Monday’s storm dropped between 6 to 8 inches of snow on the District, with 7.2 inches recorded at Ronald Reagan Washington National Airport pushing the winter’s total snowfall up past 30 inches, according to the National Weather Service.
But unlike the 2009-2010 winter season, when a small number of storms packed a punch by dropping more than 56 inches of snow on the region, this season’s snowstorms have been smaller but more frequent — requiring more work by snowplows and salt spreaders. The D.C. Department of Public Works deployed snow-removal teams 27 times — more than any other winter over the past decade. During the record-breaking 2009-2010 winter, the agency deployed teams 20 times.
Before the first snowflakes from the St. Patrick’s Day storm fell, several local governments had already spent their snow-removal budgets. The District had spent $8.7 million, $2.5 million above the budgeted amount of $6.2 million, said DPW spokeswoman Linda Grant.
In Montgomery County, where the snow-removal budget was $9.1 million this year, the county has spent $27.5 million treating streets and removing snow, according to officials. The totals are expected to go higher as officials add up expenses from the latest storm.
The snow has also led local governments, the federal government, and schools to close for a number of days.

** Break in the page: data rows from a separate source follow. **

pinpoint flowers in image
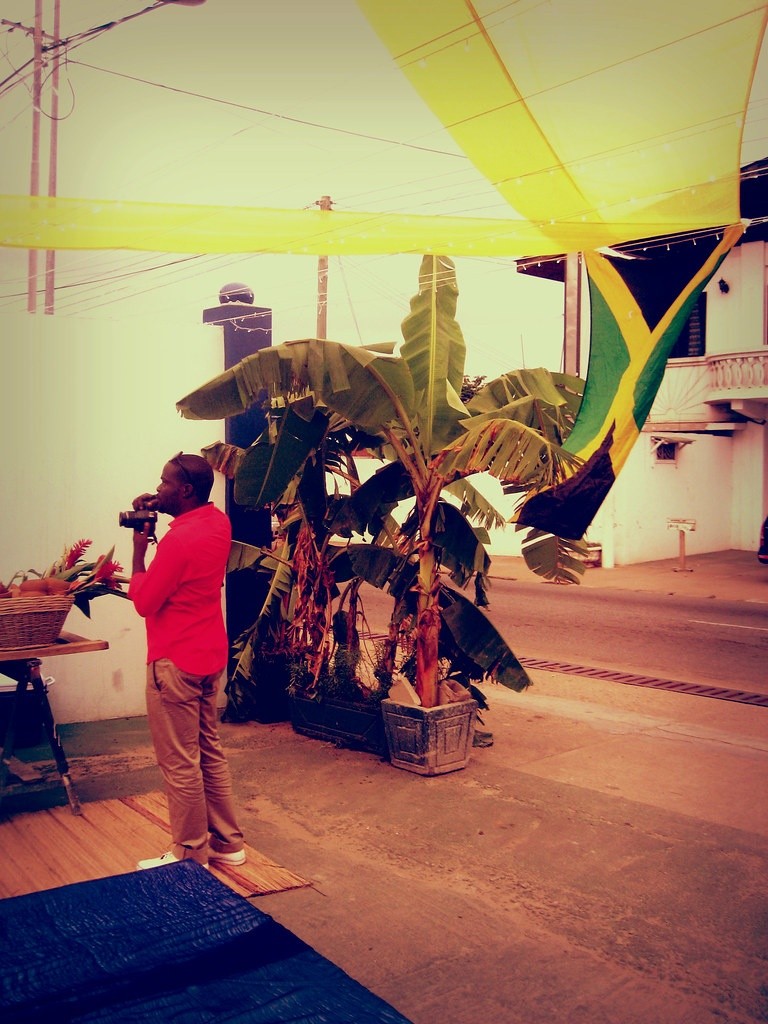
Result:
[40,538,132,621]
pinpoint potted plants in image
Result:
[175,255,604,776]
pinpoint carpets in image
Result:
[0,857,414,1024]
[0,788,313,898]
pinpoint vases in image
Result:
[0,595,75,650]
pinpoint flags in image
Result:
[507,225,743,541]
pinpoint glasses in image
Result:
[169,451,190,482]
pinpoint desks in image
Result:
[0,630,111,815]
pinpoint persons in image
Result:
[129,452,246,871]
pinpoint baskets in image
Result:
[0,595,76,650]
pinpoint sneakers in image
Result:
[207,843,246,865]
[136,851,209,871]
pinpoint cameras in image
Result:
[118,507,158,536]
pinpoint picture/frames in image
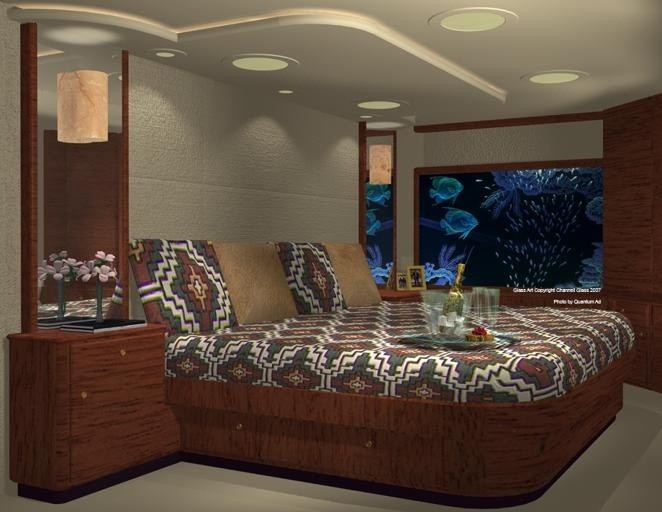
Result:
[396,264,427,292]
[363,169,394,289]
[414,158,603,299]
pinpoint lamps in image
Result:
[369,144,391,185]
[55,68,110,143]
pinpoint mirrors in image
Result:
[360,121,398,290]
[19,22,131,333]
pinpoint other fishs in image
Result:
[365,208,381,236]
[366,181,391,205]
[475,167,593,290]
[430,176,464,205]
[439,207,480,240]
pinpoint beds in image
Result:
[167,299,636,499]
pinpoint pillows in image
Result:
[128,238,383,334]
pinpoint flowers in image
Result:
[35,250,80,319]
[75,249,119,322]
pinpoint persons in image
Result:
[412,269,421,287]
[399,276,406,288]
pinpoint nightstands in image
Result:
[379,290,422,303]
[8,325,174,491]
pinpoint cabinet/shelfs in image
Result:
[600,94,662,392]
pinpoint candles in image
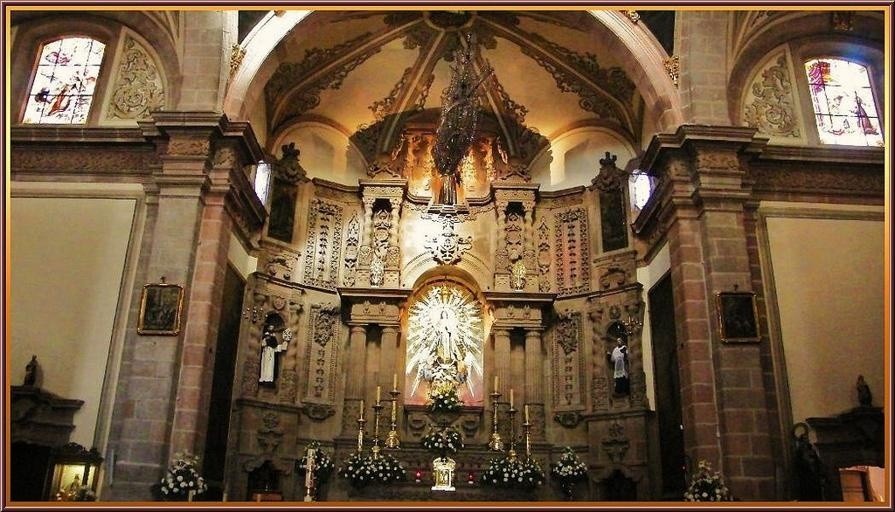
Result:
[494,374,529,420]
[358,372,398,414]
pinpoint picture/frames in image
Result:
[135,281,185,337]
[714,289,765,346]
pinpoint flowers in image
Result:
[293,438,405,487]
[681,458,734,502]
[422,381,465,456]
[480,443,590,489]
[158,448,211,500]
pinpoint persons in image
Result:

Federal government offices have shut down four times because of snow since Jan. 1, according to the federal Office of Personnel Management. The last time the federal government saw that many snow days was February 2010, when federal offices closed for four straight days during the storm known as “Snowmageddon.”
Schools have been particularly hard hit by snow days.
In the District, where D.C. Public Schools have had six snow days, officials are turning early-dismissal days and parent-teacher conference days into full school days in order to make up the difference.
Some schools districts have enough time built in between now and the end of the school year to absorb the extra days, but others are looking to request waivers from the state for the time missed.
Prince George’s County Public Schools canceled classes eight times because of weather this year, pushing its last day of the school year back to June 17.
“We are planning on requesting a waiver from the state of Maryland for a few of those days,” schools spokesman Max A. Pugh Jr said.
The school system was able to waive five of the nine snow days accumulated during the 2009-2010 winter, Mr. Pugh said.
The Loudoun County Public Schools have closed the most of any of the local school districts, with 14 snow days, but students won’t have to worry about those days encroaching on their summer vacations. Because Loudoun school days are longer than most in the area, students spend enough time in class to count for 15 school cancellations.
Snowfall tends to hit the D.C. region in fits and starts from year to year, with accumulations in the past two winters recorded at 2 inches and 3.1 inches. But this year’s snowfall marks the fifth-highest accumulations recorded at Reagan airport since 1980, said Bryan Jackson, a meteorologist with the National Weather Service.